Martijn was overdonderd. Hij pakte een jutte zak en stopte er een hoop messen in, dat zou de kapitein wel appreciëren en een pistool. Want waarom ook niet en wat eten.

Hij stapte van het schip dat droog in het dok lag en zocht Pieter weer op. Hij kon en moest hem helpen.

Gelukkig had Pieter nu vast werk en was hij makkelijk te vinden. De pakhuizen kende Martijn goed. Hij zag Pieter onmiddellijk. Hij sjouwde zakken. Waarschijnlijk met koffie bonen.

"Pieter!"
Hij keek op. Pieter had zijn hemd uitgetrokken wegens de late hitte en Martijn kon zien dat hij veel gespierder was dan vroeger.

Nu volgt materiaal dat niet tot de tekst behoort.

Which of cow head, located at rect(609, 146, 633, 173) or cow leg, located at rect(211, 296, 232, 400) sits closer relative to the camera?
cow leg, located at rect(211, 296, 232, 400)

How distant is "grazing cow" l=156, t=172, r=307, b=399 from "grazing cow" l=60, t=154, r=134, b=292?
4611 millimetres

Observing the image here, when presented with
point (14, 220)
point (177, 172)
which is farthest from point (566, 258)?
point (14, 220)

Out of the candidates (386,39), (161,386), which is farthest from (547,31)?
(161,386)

"Ha Martijn. Ik wist dat ik je niet snel kwijt zou zijn."
"Goed gegokt. Ik heb je hulp nodig."
Pieter legde de zak in de loods en klopte het stof van zijn handen.

"Zeg maar, de werkdag is toch bijna gedaan. Het schemert al."
Martijn knikte.
"Kunnen we binnen rustig praten?"
Pieter liep naar het kantoortje van zijn baas. Hij klopte zachtjes op de deur.
"Meester Rembrandt?"

De man deed zelf open. Het was een jonge zakenman. Hij droeg de betere kleding van de burgerij. Blauw dus. Hij droeg geen hoed, die hing aan de leuning van zijn stoel. De man zweette een beetje.

"Pieter?"
"Mogen we wat bespreken met jou? Dit is Martijn Willemszoon. Binnenkort misschien Martijn Johanneszoon Mulder. Hij is van de Parel van Holland en hij heeft een groot probleem."

Wow, Pieter was echt veranderd. Ook hij is volwassen geworden. Op zo'n manier met je baas praten getuigd van een goede band en goede werksfeer. Maar ook de baas zelf, Rembrandt Claes, zag er als een gezellige man uit met warme, lichtbruine ogen.

"Kom binnen."
Martijn mocht gaan zitten op het enige stoeltje dat er nog in een kantoortje stond naast de stoel van meester Claes.
"Jij bent van de Parel? Je hebt er wel het mooiste schip op uitgekozen hoor."

Martijn voelde dat het ijs gebroken was.
"Ja meester. Maar we hebben een probleem. De kapitein is opgepakt door de Britten. Hij wordt gevangen gehouden in het oude Britse fort. Ik ben op zoek naar een Nederlandse overheidsbeambte. Een admiraal, een secretaris, iemand, die voor de kapitein kan getuigen of hem vrij krijgen. Kent u zo iemand?

We zijn een nederlands fregat tegengekomen voor de havengeul. Er moeten er vast meer zijn. Met een belangrijk iemand aan boord."

De man dacht na.
"Ik heb van een fregat gehoord. Er wordt gezegd dat die onderweg zijn naar Batavia. Maar of er iemand aan boord is... Voor het zelfde geld hebben ze dat schip ginder voor een heel andere reden nodig."

Hij bleef nadenken.
"Ik kan het voor je rondvragen. Zelf heb ik echter geen belangrijke klanten gehad die je ook maar iets zouden kunnen helpen."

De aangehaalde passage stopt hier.